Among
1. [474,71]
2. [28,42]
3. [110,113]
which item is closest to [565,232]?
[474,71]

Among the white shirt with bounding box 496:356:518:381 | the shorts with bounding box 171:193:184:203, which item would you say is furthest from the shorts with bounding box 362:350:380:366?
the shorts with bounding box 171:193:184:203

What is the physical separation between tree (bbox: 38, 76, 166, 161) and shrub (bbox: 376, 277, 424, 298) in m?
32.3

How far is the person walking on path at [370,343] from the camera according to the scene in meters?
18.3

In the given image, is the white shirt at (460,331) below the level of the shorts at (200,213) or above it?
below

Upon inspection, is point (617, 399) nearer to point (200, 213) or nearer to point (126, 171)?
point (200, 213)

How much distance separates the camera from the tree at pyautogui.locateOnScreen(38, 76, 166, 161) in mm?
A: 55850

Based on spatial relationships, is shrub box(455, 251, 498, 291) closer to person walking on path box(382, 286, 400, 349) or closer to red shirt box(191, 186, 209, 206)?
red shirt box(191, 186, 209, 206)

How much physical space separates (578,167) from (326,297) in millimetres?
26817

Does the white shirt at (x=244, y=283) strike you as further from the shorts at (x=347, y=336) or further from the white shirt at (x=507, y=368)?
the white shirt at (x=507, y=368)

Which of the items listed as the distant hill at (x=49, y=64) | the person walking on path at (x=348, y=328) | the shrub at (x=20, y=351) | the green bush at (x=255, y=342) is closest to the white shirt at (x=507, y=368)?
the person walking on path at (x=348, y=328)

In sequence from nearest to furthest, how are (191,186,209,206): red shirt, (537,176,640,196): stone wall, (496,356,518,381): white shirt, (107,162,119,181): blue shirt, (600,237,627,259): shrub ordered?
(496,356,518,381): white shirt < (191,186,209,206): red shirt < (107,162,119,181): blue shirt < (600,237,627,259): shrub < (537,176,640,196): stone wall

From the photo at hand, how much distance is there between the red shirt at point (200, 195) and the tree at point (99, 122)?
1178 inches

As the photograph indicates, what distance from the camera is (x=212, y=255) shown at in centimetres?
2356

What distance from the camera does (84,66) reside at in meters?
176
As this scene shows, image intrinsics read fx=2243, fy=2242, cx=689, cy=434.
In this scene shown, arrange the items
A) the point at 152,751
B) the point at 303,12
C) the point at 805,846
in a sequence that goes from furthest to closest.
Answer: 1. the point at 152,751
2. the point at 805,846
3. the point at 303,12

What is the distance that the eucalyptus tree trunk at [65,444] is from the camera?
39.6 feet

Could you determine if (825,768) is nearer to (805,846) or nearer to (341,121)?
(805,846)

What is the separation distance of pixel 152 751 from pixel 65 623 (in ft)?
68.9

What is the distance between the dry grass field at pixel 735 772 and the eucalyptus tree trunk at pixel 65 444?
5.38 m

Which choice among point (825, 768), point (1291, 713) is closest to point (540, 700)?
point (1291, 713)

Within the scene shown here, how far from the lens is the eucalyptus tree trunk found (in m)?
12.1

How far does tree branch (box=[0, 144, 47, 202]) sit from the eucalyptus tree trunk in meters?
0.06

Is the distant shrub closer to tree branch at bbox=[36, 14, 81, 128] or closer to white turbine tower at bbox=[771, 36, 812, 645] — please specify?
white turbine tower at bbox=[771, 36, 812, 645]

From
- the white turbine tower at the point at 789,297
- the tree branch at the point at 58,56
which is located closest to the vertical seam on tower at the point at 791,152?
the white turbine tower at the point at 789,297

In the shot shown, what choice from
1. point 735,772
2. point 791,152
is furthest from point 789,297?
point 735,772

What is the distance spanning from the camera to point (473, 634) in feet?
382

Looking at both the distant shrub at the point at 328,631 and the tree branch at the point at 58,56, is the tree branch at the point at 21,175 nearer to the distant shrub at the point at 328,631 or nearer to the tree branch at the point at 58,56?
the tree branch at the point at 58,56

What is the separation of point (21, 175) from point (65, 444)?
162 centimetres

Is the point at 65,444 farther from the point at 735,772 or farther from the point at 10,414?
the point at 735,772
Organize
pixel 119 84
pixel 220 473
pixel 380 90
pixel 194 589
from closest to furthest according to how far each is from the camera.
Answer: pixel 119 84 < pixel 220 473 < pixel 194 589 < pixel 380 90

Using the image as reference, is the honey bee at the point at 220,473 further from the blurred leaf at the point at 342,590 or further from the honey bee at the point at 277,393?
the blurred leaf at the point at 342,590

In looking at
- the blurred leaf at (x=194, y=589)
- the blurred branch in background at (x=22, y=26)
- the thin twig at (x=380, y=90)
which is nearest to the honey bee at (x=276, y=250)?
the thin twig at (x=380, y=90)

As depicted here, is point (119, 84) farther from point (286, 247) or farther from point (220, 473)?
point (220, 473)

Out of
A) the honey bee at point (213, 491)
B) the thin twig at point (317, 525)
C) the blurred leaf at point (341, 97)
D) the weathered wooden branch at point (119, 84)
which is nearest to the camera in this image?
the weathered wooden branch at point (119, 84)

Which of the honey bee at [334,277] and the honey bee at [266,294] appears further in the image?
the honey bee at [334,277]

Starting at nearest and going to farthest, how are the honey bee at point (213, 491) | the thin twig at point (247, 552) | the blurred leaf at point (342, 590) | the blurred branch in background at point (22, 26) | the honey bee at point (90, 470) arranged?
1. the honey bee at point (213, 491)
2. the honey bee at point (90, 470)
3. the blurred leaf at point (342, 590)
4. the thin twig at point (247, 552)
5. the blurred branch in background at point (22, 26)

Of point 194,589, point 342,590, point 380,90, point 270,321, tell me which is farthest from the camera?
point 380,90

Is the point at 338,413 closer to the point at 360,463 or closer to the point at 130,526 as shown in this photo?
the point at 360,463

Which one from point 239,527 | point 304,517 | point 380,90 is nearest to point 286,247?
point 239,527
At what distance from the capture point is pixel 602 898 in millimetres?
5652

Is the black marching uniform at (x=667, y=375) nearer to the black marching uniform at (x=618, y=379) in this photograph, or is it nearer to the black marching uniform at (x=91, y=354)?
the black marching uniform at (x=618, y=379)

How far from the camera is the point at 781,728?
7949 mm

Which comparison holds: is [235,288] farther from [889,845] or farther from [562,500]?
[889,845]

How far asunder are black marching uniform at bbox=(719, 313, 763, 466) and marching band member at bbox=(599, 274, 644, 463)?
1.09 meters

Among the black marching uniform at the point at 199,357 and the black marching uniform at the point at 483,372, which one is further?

##########

* _GIVEN TASK_: Return every entry verbatim.

* _ANSWER TO THIS PROBLEM_:
Among
1. [474,71]
2. [28,42]
3. [110,113]
which item is closest to [565,232]?
[474,71]

Among the white shirt with bounding box 496:356:518:381 | the shorts with bounding box 171:193:184:203, which item would you say is furthest from the shorts with bounding box 362:350:380:366?
the shorts with bounding box 171:193:184:203

What is the physical separation between tree (bbox: 38, 76, 166, 161) and shrub (bbox: 376, 277, 424, 298) in m?
32.3

How far is the person walking on path at [370,343] from the camera according to the scene in meters?
18.3

In the given image, is the white shirt at (460,331) below the level of the shorts at (200,213) or above it?
below

Upon inspection, is point (617, 399) nearer to point (200, 213) or nearer to point (126, 171)?
point (200, 213)

How much distance separates the camera from the tree at pyautogui.locateOnScreen(38, 76, 166, 161) in mm?
A: 55850

Based on spatial relationships, is shrub box(455, 251, 498, 291) closer to person walking on path box(382, 286, 400, 349) or closer to red shirt box(191, 186, 209, 206)?
red shirt box(191, 186, 209, 206)

How much physical space separates (578,167) from (326,297) in millimetres?
26817

Does the white shirt at (x=244, y=283) strike you as further from the shorts at (x=347, y=336) or further from the white shirt at (x=507, y=368)?
the white shirt at (x=507, y=368)

Which of the items listed as the distant hill at (x=49, y=64) | the person walking on path at (x=348, y=328) | the shrub at (x=20, y=351) | the green bush at (x=255, y=342) is closest to the white shirt at (x=507, y=368)?
the person walking on path at (x=348, y=328)

In sequence from nearest to furthest, how are (191,186,209,206): red shirt, (537,176,640,196): stone wall, (496,356,518,381): white shirt, (107,162,119,181): blue shirt, (600,237,627,259): shrub ordered?
(496,356,518,381): white shirt < (191,186,209,206): red shirt < (107,162,119,181): blue shirt < (600,237,627,259): shrub < (537,176,640,196): stone wall

From the photo at hand, how much distance is there between the red shirt at point (200, 195) and the tree at point (99, 122)?
1178 inches

As the photograph indicates, what distance from the camera is (x=212, y=255) shown at in centimetres?
2356

What distance from the camera does (84,66) reside at in meters?
176
As this scene shows, image intrinsics read fx=2243, fy=2242, cx=689, cy=434.
In this scene shown, arrange the items
A) the point at 152,751
B) the point at 303,12
C) the point at 805,846
in a sequence that goes from furthest to closest.
Answer: 1. the point at 152,751
2. the point at 805,846
3. the point at 303,12

What is the distance that the eucalyptus tree trunk at [65,444] is from the camera?
39.6 feet

Could you determine if (825,768) is nearer to (805,846) or nearer to (341,121)?
(805,846)

What is the separation distance of pixel 152 751 from pixel 65 623 (in ft)?
68.9

What is the distance between the dry grass field at pixel 735 772 and the eucalyptus tree trunk at pixel 65 444?
5.38 m

Which choice among point (825, 768), point (1291, 713) is closest to point (540, 700)?
point (1291, 713)

Within the scene shown here, how far from the lens is the eucalyptus tree trunk found (in m)?
12.1

How far does tree branch (box=[0, 144, 47, 202]) sit from the eucalyptus tree trunk in meters?
0.06

Is the distant shrub closer to tree branch at bbox=[36, 14, 81, 128] or closer to white turbine tower at bbox=[771, 36, 812, 645] — please specify?
white turbine tower at bbox=[771, 36, 812, 645]

From
- the white turbine tower at the point at 789,297
- the tree branch at the point at 58,56
which is located closest to the vertical seam on tower at the point at 791,152?
the white turbine tower at the point at 789,297

In the shot shown, what choice from
1. point 735,772
2. point 791,152
is furthest from point 789,297?
point 735,772

What is the distance spanning from the camera to point (473, 634) in feet?
382

Looking at both the distant shrub at the point at 328,631 and the tree branch at the point at 58,56, is the tree branch at the point at 21,175 nearer to the distant shrub at the point at 328,631 or nearer to the tree branch at the point at 58,56?
the tree branch at the point at 58,56

What is the separation of point (21, 175) from point (65, 444)?
162 centimetres

Is the point at 65,444 farther from the point at 735,772 or farther from the point at 10,414?
the point at 735,772
Organize
pixel 119 84
pixel 220 473
pixel 380 90
pixel 194 589
from closest to furthest according to how far each is from the camera.
Answer: pixel 119 84 < pixel 220 473 < pixel 194 589 < pixel 380 90

Using the image as reference, is the honey bee at the point at 220,473 further from the blurred leaf at the point at 342,590 or further from the honey bee at the point at 277,393?
the blurred leaf at the point at 342,590

In looking at
- the blurred leaf at (x=194, y=589)
- the blurred branch in background at (x=22, y=26)
- the thin twig at (x=380, y=90)
which is nearest to the honey bee at (x=276, y=250)?
the thin twig at (x=380, y=90)

As depicted here, is point (119, 84) farther from point (286, 247) or farther from point (220, 473)?
point (220, 473)

Out of
A) the honey bee at point (213, 491)
B) the thin twig at point (317, 525)
C) the blurred leaf at point (341, 97)
D) the weathered wooden branch at point (119, 84)
which is nearest to the camera in this image?
the weathered wooden branch at point (119, 84)

Which of the honey bee at [334,277] and the honey bee at [266,294] appears further in the image?
the honey bee at [334,277]

Starting at nearest and going to farthest, how are the honey bee at point (213, 491) | the thin twig at point (247, 552) | the blurred leaf at point (342, 590) | the blurred branch in background at point (22, 26) | the honey bee at point (90, 470) arranged?
1. the honey bee at point (213, 491)
2. the honey bee at point (90, 470)
3. the blurred leaf at point (342, 590)
4. the thin twig at point (247, 552)
5. the blurred branch in background at point (22, 26)

Of point 194,589, point 342,590, point 380,90, point 270,321, tell me which is farthest from the camera?
point 380,90

Is the point at 338,413 closer to the point at 360,463 or closer to the point at 130,526 as shown in this photo?
the point at 360,463

Which one from point 239,527 | point 304,517 | point 380,90 is nearest to point 286,247?
point 239,527
At what distance from the capture point is pixel 602 898 in millimetres?
5652

Is the black marching uniform at (x=667, y=375) nearer to the black marching uniform at (x=618, y=379) in this photograph, or is it nearer to the black marching uniform at (x=91, y=354)?
the black marching uniform at (x=618, y=379)

How far from the camera is the point at 781,728?
7949 mm

Which comparison holds: is [235,288] farther from [889,845] or farther from [562,500]?
[889,845]

How far asunder are black marching uniform at bbox=(719, 313, 763, 466) and marching band member at bbox=(599, 274, 644, 463)?
1.09 meters

Among the black marching uniform at the point at 199,357 and the black marching uniform at the point at 483,372, which one is further?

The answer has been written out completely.